Certainly, I won't do this. Too much work for too low outcome.
https://bugs.openldap.org/show_bug.cgi?id=9297
Howard Chu hyc@openldap.org changed:
What |Removed |Added ---------------------------------------------------------------------------- Resolution|--- |INVALID Status|UNCONFIRMED |RESOLVED
--- Comment #5 from Howard Chu hyc@openldap.org --- (In reply to Konstantin Andreev from comment #4)
(In reply to Howard Chu from comment #3)
So again I repeat myself - what other return codes do you see?
What you are asking for is a proof that defect hits the leak.
So I should investigate LMDB sources, develop the test that causes mdb_cursor_get() to return something other than 0 or MDB_NOTFOUND, and, finally, to trigger a leak in mdb_add/mdb_search <-> mdb_dn2entry interaction.
Given that you have officially documented that mdb_cursor_get() returns undocumented error conditions.
cursor_get may return EINVAL when given invalid parameters or for other misuses of its API. back-mdb never misuses the API. Therefore, your concern here is invalid.
Closing this.
https://bugs.openldap.org/show_bug.cgi?id=9297
Quanah Gibson-Mount quanah@openldap.org changed:
What |Removed |Added ---------------------------------------------------------------------------- Status|RESOLVED |VERIFIED
https://bugs.openldap.org/show_bug.cgi?id=9297
--- Comment #6 from Konstantin Andreev grapvar@gmail.com --- (In reply to Howard Chu from comment #5)

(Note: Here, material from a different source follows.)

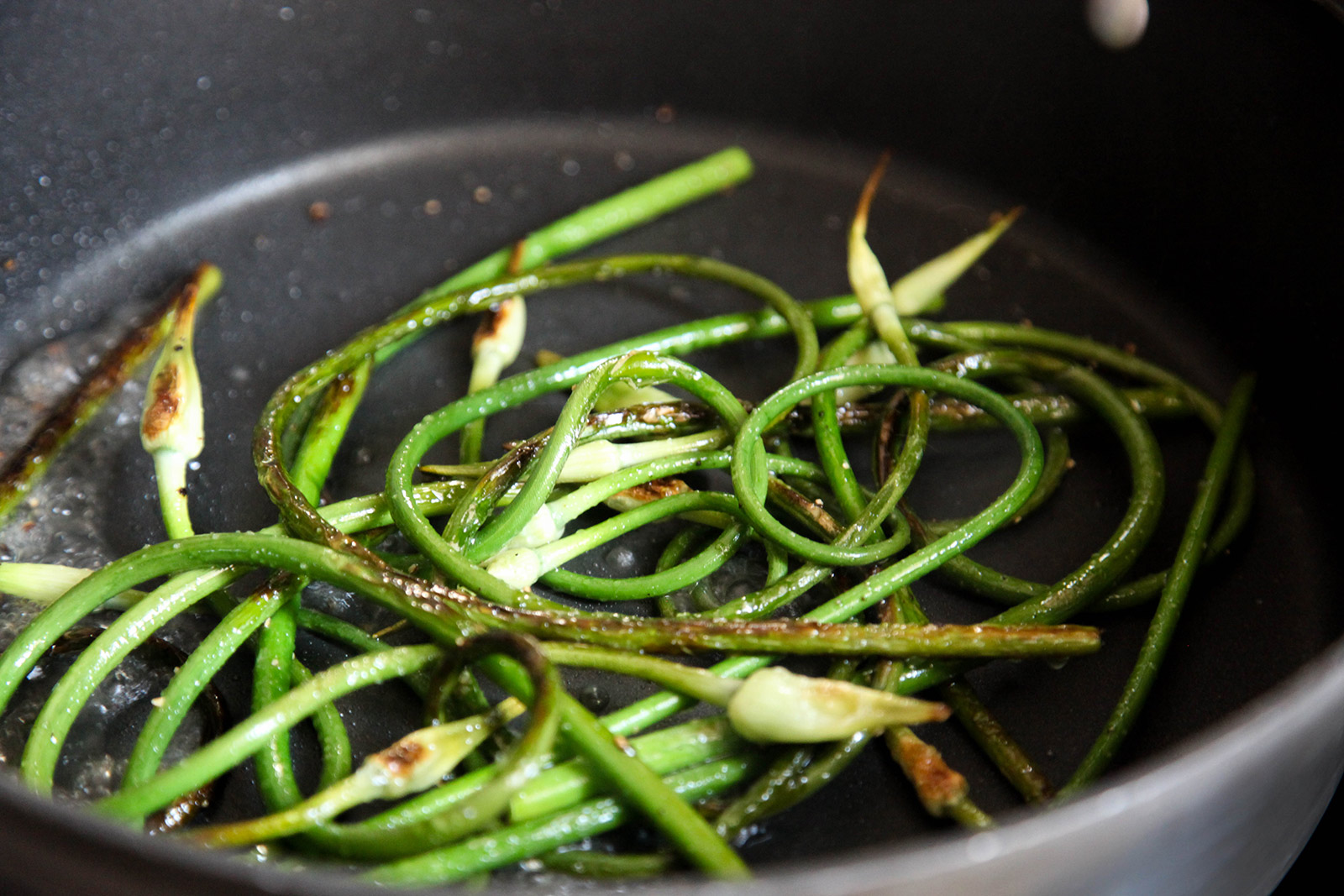 sauteeing garlic scapes with olive oil, salt & pepper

cursor_get may return EINVAL when given invalid parameters or for other misuses of its API. back-mdb never misuses the API. Therefore, your concern here is invalid.
Are I/O errors impossible during mdb_cursor_get()?

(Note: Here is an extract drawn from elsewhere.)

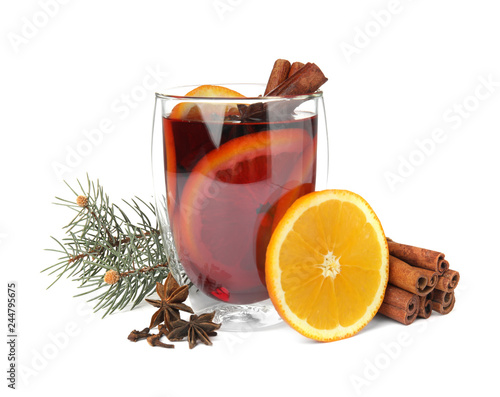 Glass of mulled wine with fir branch, cinnamon and orange isolated on white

https://bugs.openldap.org/show_bug.cgi?id=9297
--- Comment #7 from Howard Chu hyc@openldap.org --- (In reply to Konstantin Andreev from comment #6)
(In reply to Howard Chu from comment #5)
cursor_get may return EINVAL when given invalid parameters or for other misuses of its API. back-mdb never misuses the API. Therefore, your concern here is invalid.
Are I/O errors impossible during mdb_cursor_get()?
By design, yes. There are no syscalls in any read paths in LMDB code, so there are no functions that can return any I/O error status result. Any actual I/O errors occurring during a pagefault would cause a signal instead, not a return code.